A lot of this has to do with a certain difference in food culture. In Germany, there is far less of the “snacks and nibbles” mentality than one gets in the UK. A party of any kind without proper food supplied by the host is frowned on and the idea of any kind of “nibbles” before a dinner party would be thought of as disrespectful to the food that is to come. One could say that there is a far less “playful” attitude to food, which is where crisps miss out. Although German food can tend toward the heavy and stodgy, there is an innate belief in proper, natural, unprocessed food. In this sense, although there is no Jamie Oliver watching over children’s lunchbox content, few German mothers would dream of putting anything other than a cheese or meat sandwich and fruit in their child’s lunch box. And anyway, the huge packets of crisps here simply aren’t designed for little hands.

 

But before you all start thinking that the weird Germans are totally missing out on the idea of something salty and crunchy to go with their Bier, we must remember the Salzstange or Brezel. Perhaps one of the reasons that crisps didn’t catch on was that their place was already occupied by pretzels. If a German bar offers any savoury snacks at all, it is likely that they will be little salty sticks. And pretzels often pop up at children’s parties and even in lunchboxes, albeit with some of the over-zealous Muttis scraping the salt off first. Pretzels are even thought to have medicinal properties, with a diet of Coca-Cola and Salzstangen considered a worthy alternative to Imodium to combat “the runs”.

 

In terms of the brand landscape for savoury snacks in total, the three main players are the leader, Intersnack, who own the Funny-Frisch (www.funny-frisch.de ) and Chio (www.chio.de ) brands, Lorenz Bahlsen Snack World (kings of pretzels and nuts) and Stöver who produce a lot of Own Label.
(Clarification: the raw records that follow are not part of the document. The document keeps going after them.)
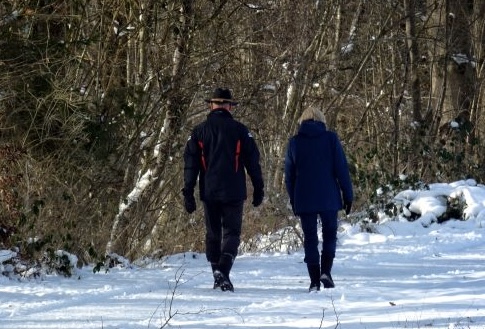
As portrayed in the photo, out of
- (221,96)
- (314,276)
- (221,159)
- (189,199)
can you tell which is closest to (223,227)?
(189,199)

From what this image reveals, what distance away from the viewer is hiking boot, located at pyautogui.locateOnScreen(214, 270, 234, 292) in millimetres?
8453

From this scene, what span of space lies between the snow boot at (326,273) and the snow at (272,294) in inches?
4.9

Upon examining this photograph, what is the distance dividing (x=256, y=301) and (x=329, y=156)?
5.24ft

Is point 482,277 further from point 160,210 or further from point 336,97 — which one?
point 336,97

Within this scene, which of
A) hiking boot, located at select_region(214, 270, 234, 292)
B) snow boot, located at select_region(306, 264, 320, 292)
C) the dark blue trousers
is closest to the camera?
hiking boot, located at select_region(214, 270, 234, 292)

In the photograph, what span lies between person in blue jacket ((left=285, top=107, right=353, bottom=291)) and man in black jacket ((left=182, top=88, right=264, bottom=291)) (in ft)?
1.24

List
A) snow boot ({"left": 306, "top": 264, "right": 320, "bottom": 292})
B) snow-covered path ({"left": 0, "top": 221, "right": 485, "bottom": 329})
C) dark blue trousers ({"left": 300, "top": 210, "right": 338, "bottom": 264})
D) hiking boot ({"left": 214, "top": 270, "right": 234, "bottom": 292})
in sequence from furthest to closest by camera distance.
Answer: dark blue trousers ({"left": 300, "top": 210, "right": 338, "bottom": 264})
snow boot ({"left": 306, "top": 264, "right": 320, "bottom": 292})
hiking boot ({"left": 214, "top": 270, "right": 234, "bottom": 292})
snow-covered path ({"left": 0, "top": 221, "right": 485, "bottom": 329})

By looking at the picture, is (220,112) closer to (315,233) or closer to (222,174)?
(222,174)

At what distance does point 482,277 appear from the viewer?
9242 millimetres

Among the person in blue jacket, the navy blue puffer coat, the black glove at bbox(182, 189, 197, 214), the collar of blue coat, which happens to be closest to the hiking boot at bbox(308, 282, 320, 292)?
the person in blue jacket

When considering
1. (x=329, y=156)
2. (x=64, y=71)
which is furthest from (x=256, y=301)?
(x=64, y=71)

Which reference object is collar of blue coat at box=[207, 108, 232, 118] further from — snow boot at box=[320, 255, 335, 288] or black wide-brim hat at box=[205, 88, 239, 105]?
snow boot at box=[320, 255, 335, 288]

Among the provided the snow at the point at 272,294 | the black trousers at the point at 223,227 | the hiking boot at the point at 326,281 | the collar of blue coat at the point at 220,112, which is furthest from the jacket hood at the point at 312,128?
the snow at the point at 272,294

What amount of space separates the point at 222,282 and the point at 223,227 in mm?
497
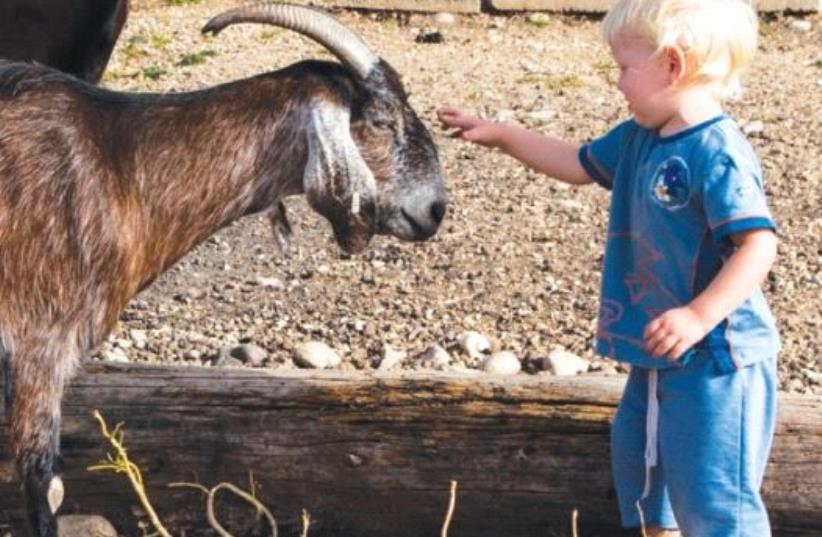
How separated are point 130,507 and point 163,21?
626cm

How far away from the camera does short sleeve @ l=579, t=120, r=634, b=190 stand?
4184 mm

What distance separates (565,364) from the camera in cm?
590

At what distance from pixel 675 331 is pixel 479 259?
11.0 ft

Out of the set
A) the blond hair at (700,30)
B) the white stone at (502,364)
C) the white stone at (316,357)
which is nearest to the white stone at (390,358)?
the white stone at (316,357)

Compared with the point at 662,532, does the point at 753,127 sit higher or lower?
higher

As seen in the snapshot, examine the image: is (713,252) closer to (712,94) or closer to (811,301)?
(712,94)

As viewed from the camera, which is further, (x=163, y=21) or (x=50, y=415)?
(x=163, y=21)

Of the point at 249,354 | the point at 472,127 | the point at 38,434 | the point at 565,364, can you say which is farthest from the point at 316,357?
the point at 472,127

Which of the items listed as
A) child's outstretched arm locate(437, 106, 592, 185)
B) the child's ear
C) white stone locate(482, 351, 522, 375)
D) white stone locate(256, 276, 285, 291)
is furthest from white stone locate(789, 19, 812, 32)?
the child's ear

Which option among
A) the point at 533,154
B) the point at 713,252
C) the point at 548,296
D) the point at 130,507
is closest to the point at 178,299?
the point at 548,296

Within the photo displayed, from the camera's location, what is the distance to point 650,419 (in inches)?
159

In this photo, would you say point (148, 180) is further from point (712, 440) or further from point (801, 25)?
point (801, 25)

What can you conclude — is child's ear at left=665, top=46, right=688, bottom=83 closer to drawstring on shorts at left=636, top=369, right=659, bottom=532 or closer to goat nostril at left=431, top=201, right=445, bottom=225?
drawstring on shorts at left=636, top=369, right=659, bottom=532

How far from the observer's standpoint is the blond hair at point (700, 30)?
12.3 ft
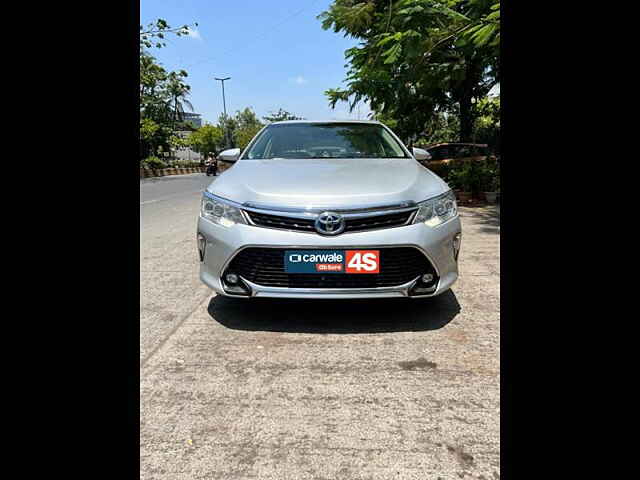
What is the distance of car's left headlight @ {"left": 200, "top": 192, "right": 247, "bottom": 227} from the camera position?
8.34ft

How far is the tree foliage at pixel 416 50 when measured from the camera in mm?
6066

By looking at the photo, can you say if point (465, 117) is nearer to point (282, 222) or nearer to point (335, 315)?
point (335, 315)

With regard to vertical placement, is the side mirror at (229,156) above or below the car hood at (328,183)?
above

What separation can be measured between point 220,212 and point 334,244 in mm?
745

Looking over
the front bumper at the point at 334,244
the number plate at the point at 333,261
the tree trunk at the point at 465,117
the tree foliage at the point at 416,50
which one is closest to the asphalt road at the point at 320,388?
the front bumper at the point at 334,244

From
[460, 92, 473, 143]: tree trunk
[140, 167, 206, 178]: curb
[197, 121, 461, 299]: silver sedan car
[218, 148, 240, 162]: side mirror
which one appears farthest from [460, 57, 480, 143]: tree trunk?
[140, 167, 206, 178]: curb

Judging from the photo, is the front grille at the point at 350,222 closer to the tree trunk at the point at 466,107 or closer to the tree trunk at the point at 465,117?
the tree trunk at the point at 466,107

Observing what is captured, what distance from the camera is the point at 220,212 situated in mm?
2621

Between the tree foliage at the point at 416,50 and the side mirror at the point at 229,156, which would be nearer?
the side mirror at the point at 229,156

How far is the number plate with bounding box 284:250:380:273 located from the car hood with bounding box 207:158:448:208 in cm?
27

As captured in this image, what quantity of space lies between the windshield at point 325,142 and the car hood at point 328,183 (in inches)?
14.7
Growth in the “stacked” crisp area is also building Pringles into a major brand. 

 

The only other product forms of real note in the market are Tortilla Chips and dips and Erdnuss Flips or peanut puffs. Minor products include onion rings, “Hula Hoops”, “Chiplets”, shaped savoury biscuits and ribbed crisps.

 

There is relatively little innovation in the market, but what innovation there is focuses on the lower fat/ natural area, for example, “Naturals” from Lorenz. But I think the door is wide open for more innovation in the gourmet area and the health/well-being area for adults and children. However, I think pickled onion flavour Monster Munch probably wouldn’t be a winner.

----------

Oddly, this is a situation that hasn’t changed hugely. There’s been an increase in snack and crisp consumption here, up to around 1.5 kg pro annum, although I couldn’t find any good, reliable recent figures. On the other hand, the Brits are munching more than ever before, at about 4.5 kg per munchy mouth - the results of which are all too apparent in any shopping centre.

Pringles and its imitators has become quite a staple here and there have been developments in Kettle Crisps and snacks made from chickpeas and other vegetables. A few weird new flavours have cropped up (Chilli Cheese Fries - the thought makes me quite queasy).

But it’s still big bags and, as far as I know, not much sneaking its way into the children’s lunchboxes.